Nayar realised that although digital cameras and solar panels have different purposes - one measures light while the other converts light to power - both are constructed from essentially the same components.
At the heart of any digital camera is an image sensor, a chip with millions of pixels. The key enabling device in a pixel is the photodiode, which produces an electric current when exposed to light.
This mechanism enables each pixel to measure the intensity of light falling on it.
Nayar and colleagues used off-the-shelf components to fabricate an image sensor with 30x40 pixels.
In his prototype camera, which is housed in a 3D printed body, each pixel's photodiode is always operated in the photovoltaic mode.

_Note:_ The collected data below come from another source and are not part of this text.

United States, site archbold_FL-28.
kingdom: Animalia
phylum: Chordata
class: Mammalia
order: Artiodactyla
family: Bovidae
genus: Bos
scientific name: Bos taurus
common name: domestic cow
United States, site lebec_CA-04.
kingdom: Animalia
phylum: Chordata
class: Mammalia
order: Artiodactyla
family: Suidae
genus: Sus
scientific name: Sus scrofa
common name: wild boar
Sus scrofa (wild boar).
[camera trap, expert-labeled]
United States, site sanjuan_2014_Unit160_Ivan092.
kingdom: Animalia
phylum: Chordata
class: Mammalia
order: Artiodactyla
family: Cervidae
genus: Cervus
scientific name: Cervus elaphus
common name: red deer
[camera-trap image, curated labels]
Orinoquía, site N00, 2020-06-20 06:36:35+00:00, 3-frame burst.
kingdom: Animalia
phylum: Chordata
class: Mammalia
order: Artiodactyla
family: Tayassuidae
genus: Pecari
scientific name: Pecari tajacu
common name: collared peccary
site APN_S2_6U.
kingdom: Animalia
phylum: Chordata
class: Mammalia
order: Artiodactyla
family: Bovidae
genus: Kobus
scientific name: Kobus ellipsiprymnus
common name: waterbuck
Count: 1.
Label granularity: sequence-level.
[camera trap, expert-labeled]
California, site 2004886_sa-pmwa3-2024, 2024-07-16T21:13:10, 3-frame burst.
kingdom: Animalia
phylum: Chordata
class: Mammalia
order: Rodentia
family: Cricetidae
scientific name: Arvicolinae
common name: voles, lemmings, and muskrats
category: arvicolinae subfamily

The pixel design is very simple, and uses just two transistors.
During each image capture cycle, the pixels are used first to record and read out the image and then to harvest energy and charge the sensor's power supply - the image sensor continuously toggles between image capture and power harvesting modes.
When the camera is not used to capture images, it can be used to generate power for other devices, such as a phone or a watch.
Nayar notes that the image sensor could use a rechargeable battery and charge it via its harvesting capability.
"A few different designs for image sensors that can harvest energy have been proposed in the past. However, our prototype is the first demonstration of a fully self-powered video camera," Nayar added.